[Input data — start]
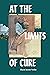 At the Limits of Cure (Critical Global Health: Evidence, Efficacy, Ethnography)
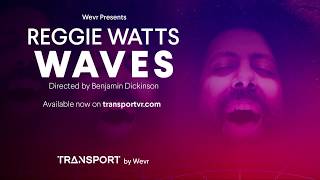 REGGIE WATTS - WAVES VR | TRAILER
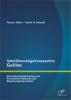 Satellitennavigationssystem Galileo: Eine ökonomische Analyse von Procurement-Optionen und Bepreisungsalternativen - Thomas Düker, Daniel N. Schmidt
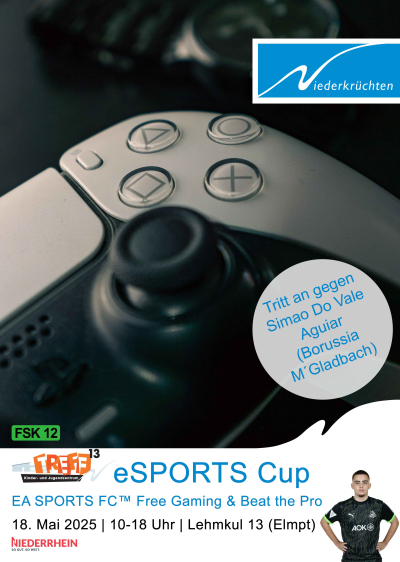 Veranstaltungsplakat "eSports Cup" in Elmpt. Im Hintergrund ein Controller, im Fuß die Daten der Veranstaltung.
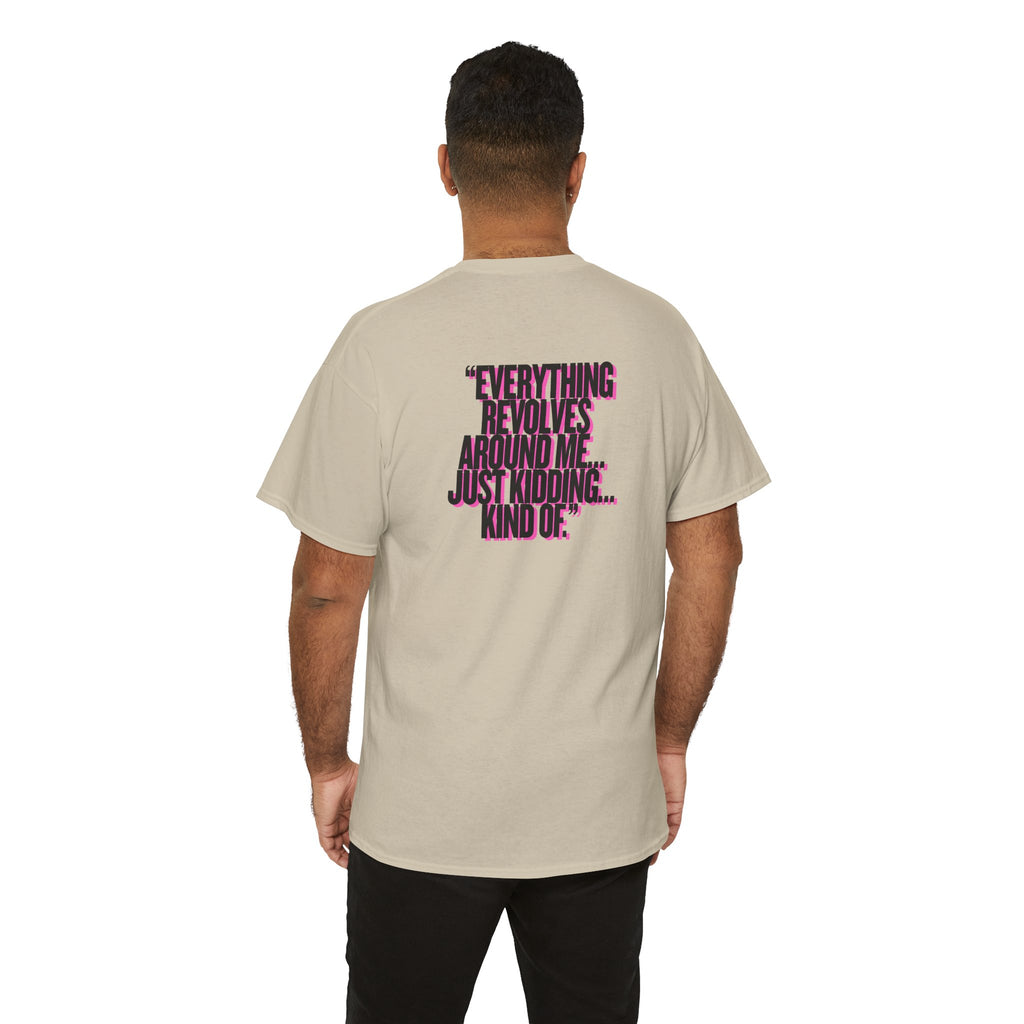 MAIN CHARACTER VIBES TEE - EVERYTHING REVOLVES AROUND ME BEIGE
[Input data — finish]
# Work item:
Reproduce every line of the material above word for word, but leave out the pictures.

# Your solution:
 At the Limits of Cure (Critical Global Health: Evidence, Efficacy, Ethnography)
 REGGIE WATTS - WAVES VR | TRAILER
 Satellitennavigationssystem Galileo: Eine ökonomische Analyse von Procurement-Optionen und Bepreisungsalternativen - Thomas Düker, Daniel N. Schmidt
 Veranstaltungsplakat "eSports Cup" in Elmpt. Im Hintergrund ein Controller, im Fuß die Daten der Veranstaltung.
 MAIN CHARACTER VIBES TEE - EVERYTHING REVOLVES AROUND ME BEIGE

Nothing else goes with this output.